* THE TASK
Copy out the records in full, word for word, without pictures.

[Brief descriptive captions]
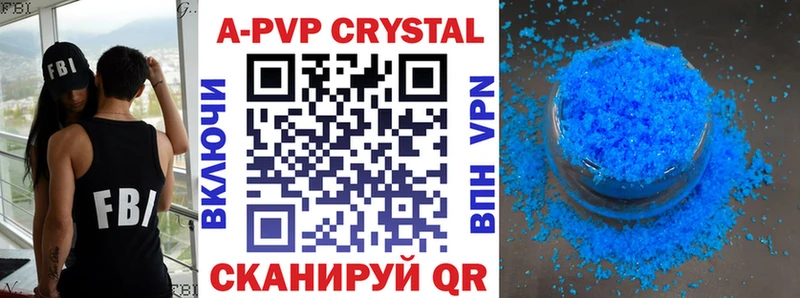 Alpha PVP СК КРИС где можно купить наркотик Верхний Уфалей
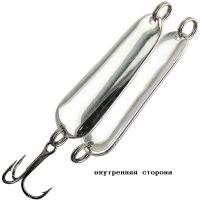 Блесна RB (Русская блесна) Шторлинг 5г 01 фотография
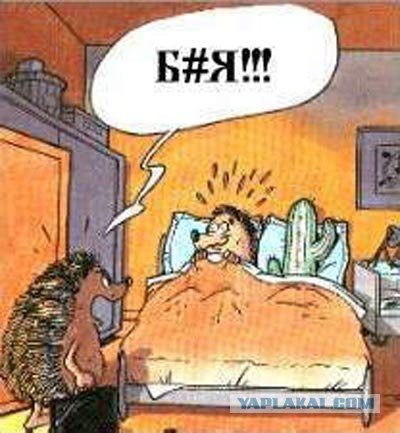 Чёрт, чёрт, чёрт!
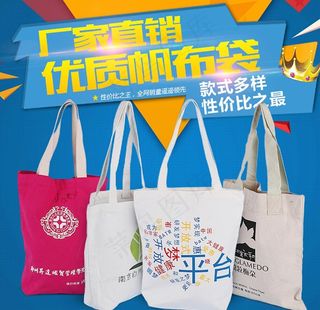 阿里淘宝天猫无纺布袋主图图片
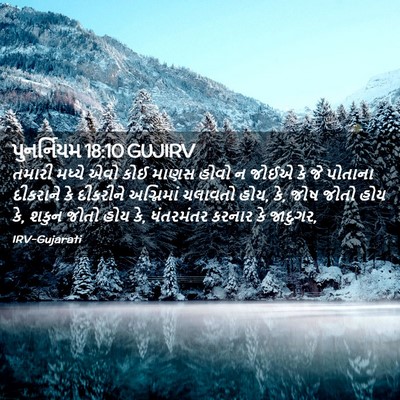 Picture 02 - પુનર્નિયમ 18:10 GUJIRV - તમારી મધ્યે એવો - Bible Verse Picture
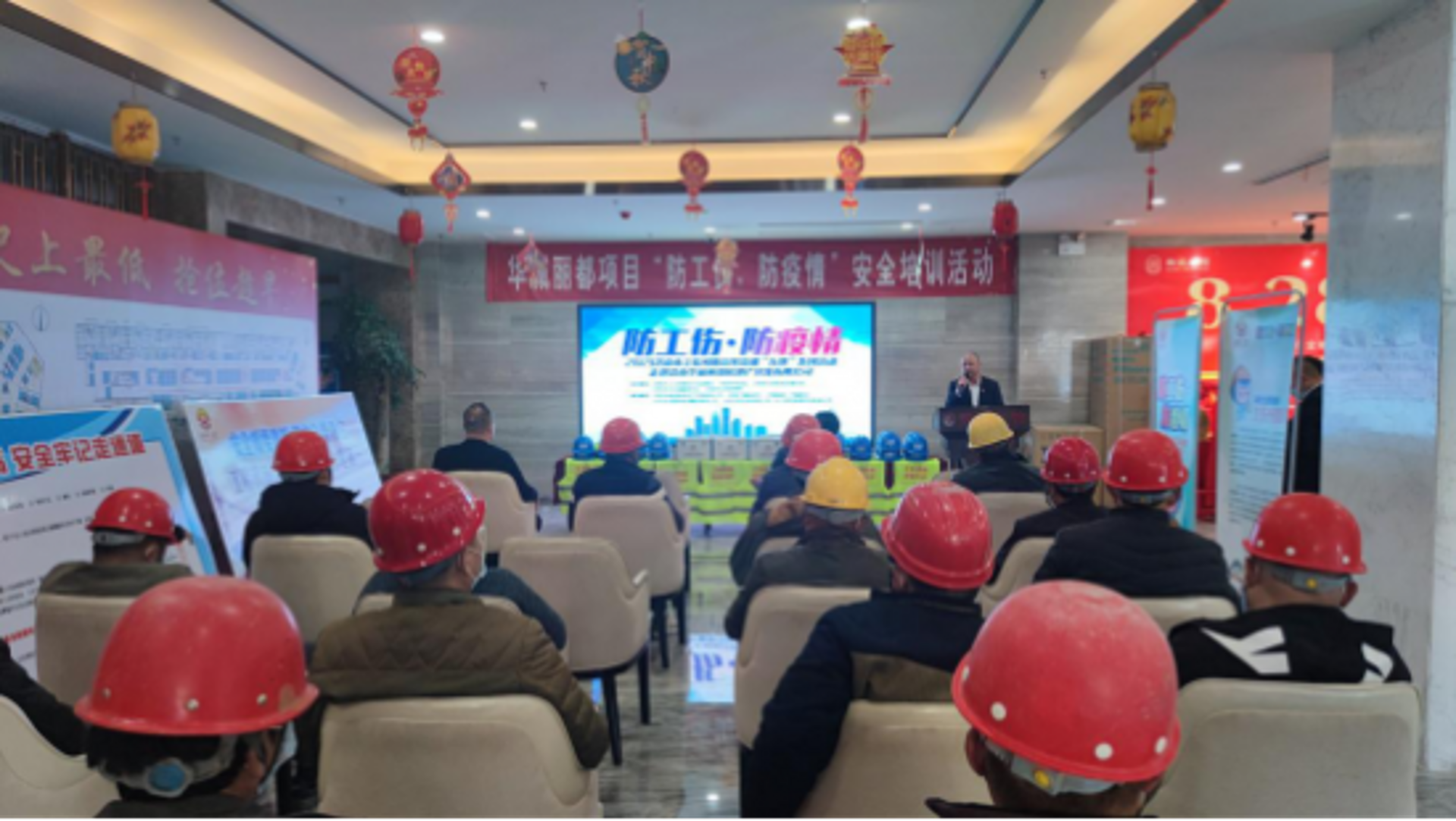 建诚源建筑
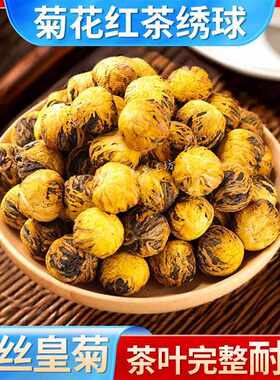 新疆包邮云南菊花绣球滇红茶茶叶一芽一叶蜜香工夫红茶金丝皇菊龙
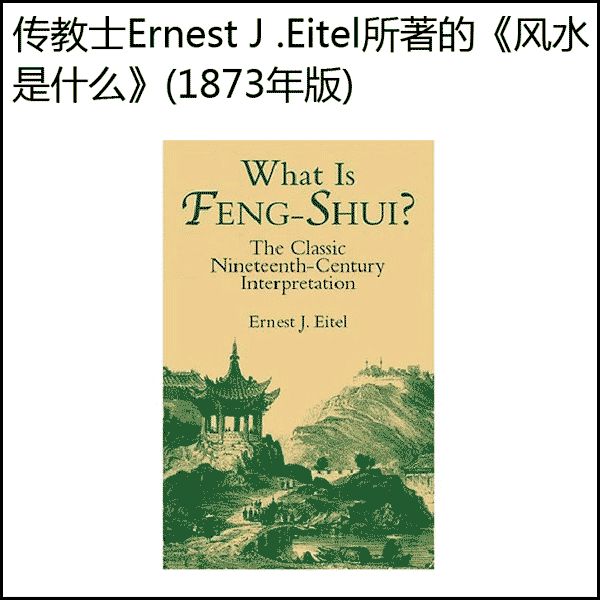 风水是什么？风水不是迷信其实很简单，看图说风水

* THE COMPLETED TASK
 Alpha PVP СК КРИС где можно купить наркотик Верхний Уфалей
 Блесна RB (Русская блесна) Шторлинг 5г 01 фотография
 Чёрт, чёрт, чёрт!
 阿里淘宝天猫无纺布袋主图图片
 Picture 02 - પુનર્નિયમ 18:10 GUJIRV - તમારી મધ્યે એવો - Bible Verse Picture
 建诚源建筑
 新疆包邮云南菊花绣球滇红茶茶叶一芽一叶蜜香工夫红茶金丝皇菊龙
 风水是什么？风水不是迷信其实很简单，看图说风水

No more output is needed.